Techs Teaching Techs

MSNi creates a relaxed learning environment by focusing on the unique needs of sleep technicians.

 From left, Cindy Switzer; Aimee Linley; Laura Linley, RPSGT, RCP; Kerry Lindquist, RPSGT, RCP; and Mary Kay Hobby, RPSGT, RCP.

Sleep medicine’s growing popularity among clinicians and the general public has been a boom to the field, but its expansion has also been a mixed blessing with demand outstripping the ability of organizations to train qualified personnel. This is the gap that MSNi (Midwest Sleep and Neurodiagnostic Institute), Rockford, Ill, is trying to fill.
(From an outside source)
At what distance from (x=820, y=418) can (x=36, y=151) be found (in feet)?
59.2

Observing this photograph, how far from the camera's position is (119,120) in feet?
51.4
Founded in 1998 by Marabella Alhambra, MD, ABSM, ABCN, ABPN; Laura Linley, RCP, RPSGT (current president); Kerry Linquist, RPSGT; and Robert Pamenter, MS, RPSGT, the institute offers a variety of classes in its 3,000-square-foot learning center.

Classes—which include an introductory 5-day polysomnographic technologist training course—are designed primarily for those with a health background, but those without medical training are also welcome to attend. “If someone has a background in health, it makes it easier; however, we are finding that people are looking at sleep medicine as a career change,” Linley says. “[They] have actually hooked up with a lab that will orient them; they just are coming to get the basics and they’ll go back and get on-the-job training.”

The classes are small, with 15 to 30 students. MSNi’s three full-time instructors emphasize hands-on instruction with class work reinforced by practical partial-night sleep studies in the school’s state-of-the-art sleep laboratory. Unlike other schools that mix sleep physicians and technologists, MSNi keeps these two groups, with their very different clinical needs and roles, separate. “We’re able to focus on those unique needs of the tech and not intermix the advanced physicians,” Linley says. “We’re techs training techs, and our students immediately relax and are not intimidated by the learning environment.” Future plans include offering courses specifically for physicians and nurses.

Students have to take the courses on-site at the for-profit MSNi’s Rockford headquarters. Tuition rates are dependent on the course. The 5-day introductory course costs $1,925, the 2-day scoring course $630. In addition to offering courses to clinicians, MSNi offers a business essentials course to laboratory managers and physicians as well.

Acknowledging the fact that not every student has the kind of background that makes for an easy transition to employment in a sleep laboratory, MSNi recently developed a 6-month internship program. “We have a lot of concern over properly training [people] for this new career,” Linley says. “They will have classroom didactic work as well as working clinically in a local lab.” The Association of Polysomnographic Technologists (APT) is currently developing standards to accredit programs such as MSNi. The internship is currently offered only in the Chicago area, giving MSNi oversight of the interns.

MSNi’s role is not just as an educational institution. It offers consulting and support services to sleep laboratories as well. “We can help [clients] not only with education, but setting up their labs according to accreditation standards. We can help them with scoring. We can help them with their [quality assurance] and be their compliance officers,” Linley says. “Most of our physician work is consultative [and not educational].”

Based on the company’s success—it has seen a 40% growth rate every year since 1998—there is little doubt that it is serving a need. MSNi had 500 students attend its courses last year. About 60% of those students were direct referrals from previous students.

The balance of MSNi’s students come from more traditional marketing avenues including advertising and attendance at trade shows. The company works hard to keep itself visible and be a leader in the field. Linley, for instance, is a director at large for the APT. MSNi is set to increase its reach by offering courses at a satellite location in Phoenix, which will serve the West Coast. A satellite location in Orlando, Fla, is also planned.

Reflecting the constant evolution of sleep medicine, MSNi is currently designing a core pediatric sleep curriculum. Bottom line, MSNi is designed to support all of the people who make up the sleep medicine team, Linley says. “MSNi was developed to support sleep medicine as a whole. We’re available to assist the managers, the physicians, and the techs,” she says.

C.A. Wolski is associate editor of Sleep Review.